Anyone who knows me personally or has gotten to know me by following my blog has learned that I consider food to be not only nourishment for the body, but the mind and soul as well. It is a powerful storyteller and is often linked to fond memories and moments. The stories, and how they are linked to my heritage and culture, are the premise of this blog (as evidenced by the name itself) and therefore it should come as no surprise that when a book entitled “Italian Canadians at Table: A Narritive Feast in Five Courses” came across my desk, I eagerly picked up it and devoured my way through its pages.
The book, edited by Loretta Gatto-White and Delia De Santis is a wonderful collection of writings described by its own editors as a “passionate literary feast of poetry and prose”. This very appetizing anthology divided into five courses: Antipasto; Primo; Secondo; Contorno; and Dolce addresses various questions that were posed as a result of the persistence of misconceptions about Italian-Canadian food culture. Questions such as “do we force-feed guests?” “Are we in fact food obsessed?” “How many grains of truth can a stereotype hold?” The answers to these questions and more came streaming in online to Loretta and Delia from coast-to-coast across Canada and offered up surprising, thoughtful, entertaining and touching musings by 18 writers. Each contributor serves up their account, offering insights into family stories; metaphors for life; experiences of immigration; and of course the importance of food in the Italian culture whether it be in the bel paese or here in Canada.

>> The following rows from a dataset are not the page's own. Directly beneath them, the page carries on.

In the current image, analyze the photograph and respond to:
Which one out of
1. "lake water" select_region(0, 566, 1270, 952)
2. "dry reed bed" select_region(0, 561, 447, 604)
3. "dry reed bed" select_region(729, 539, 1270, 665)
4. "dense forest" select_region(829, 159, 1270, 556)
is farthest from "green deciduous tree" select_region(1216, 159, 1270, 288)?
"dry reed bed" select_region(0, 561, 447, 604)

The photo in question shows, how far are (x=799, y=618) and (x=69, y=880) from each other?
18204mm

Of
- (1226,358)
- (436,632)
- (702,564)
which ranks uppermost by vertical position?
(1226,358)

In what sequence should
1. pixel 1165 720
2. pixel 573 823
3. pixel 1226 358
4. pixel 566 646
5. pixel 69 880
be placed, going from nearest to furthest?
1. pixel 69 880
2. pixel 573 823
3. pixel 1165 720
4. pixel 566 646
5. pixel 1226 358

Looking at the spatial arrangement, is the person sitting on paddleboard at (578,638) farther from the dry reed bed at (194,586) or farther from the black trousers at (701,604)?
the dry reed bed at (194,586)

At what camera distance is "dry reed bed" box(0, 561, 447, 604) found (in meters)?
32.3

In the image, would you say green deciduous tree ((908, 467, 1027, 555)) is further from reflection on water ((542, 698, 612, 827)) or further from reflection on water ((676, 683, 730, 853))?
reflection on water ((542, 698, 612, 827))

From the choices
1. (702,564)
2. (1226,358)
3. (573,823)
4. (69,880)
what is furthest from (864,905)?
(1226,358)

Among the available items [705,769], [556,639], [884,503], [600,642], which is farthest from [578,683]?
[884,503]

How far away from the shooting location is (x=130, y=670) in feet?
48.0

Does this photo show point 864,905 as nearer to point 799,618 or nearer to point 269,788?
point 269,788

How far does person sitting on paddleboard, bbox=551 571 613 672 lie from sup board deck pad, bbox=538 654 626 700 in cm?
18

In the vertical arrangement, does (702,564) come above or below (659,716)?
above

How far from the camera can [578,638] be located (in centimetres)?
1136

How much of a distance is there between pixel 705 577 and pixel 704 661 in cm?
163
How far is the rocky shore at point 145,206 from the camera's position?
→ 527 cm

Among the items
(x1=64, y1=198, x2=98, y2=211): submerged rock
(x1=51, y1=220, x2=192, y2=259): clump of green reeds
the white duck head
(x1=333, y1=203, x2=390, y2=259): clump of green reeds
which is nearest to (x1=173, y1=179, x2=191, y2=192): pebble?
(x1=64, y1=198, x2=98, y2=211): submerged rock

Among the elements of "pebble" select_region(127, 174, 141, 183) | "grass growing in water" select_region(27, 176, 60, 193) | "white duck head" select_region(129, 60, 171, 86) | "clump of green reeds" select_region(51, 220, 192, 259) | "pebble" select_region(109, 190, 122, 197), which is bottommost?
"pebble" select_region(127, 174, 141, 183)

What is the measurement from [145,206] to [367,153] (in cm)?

I relished each of the poems, short stories, excerpts and essays that from this collection, immersing myself into each delightful anecdote, relating very closely to much of that which is scripted among the five courses in this literary feast. The universal bond that food creates is truly amazing, though I was not familiar with any of the authors I felt a connection to so many of them based on their narrations of nutriment.
To anyone with an appetite for the Italian culture and its gastronomy I highly recommend this heartfelt anthology as much as I would my favorite restaurant. It is an absolutely soul-satisfying read.
“If literature can be delicious take a taste from this smorgasbord of treats, words and food, that will entice you to the entire feast” (Sheldon Currie). Buon Appetito!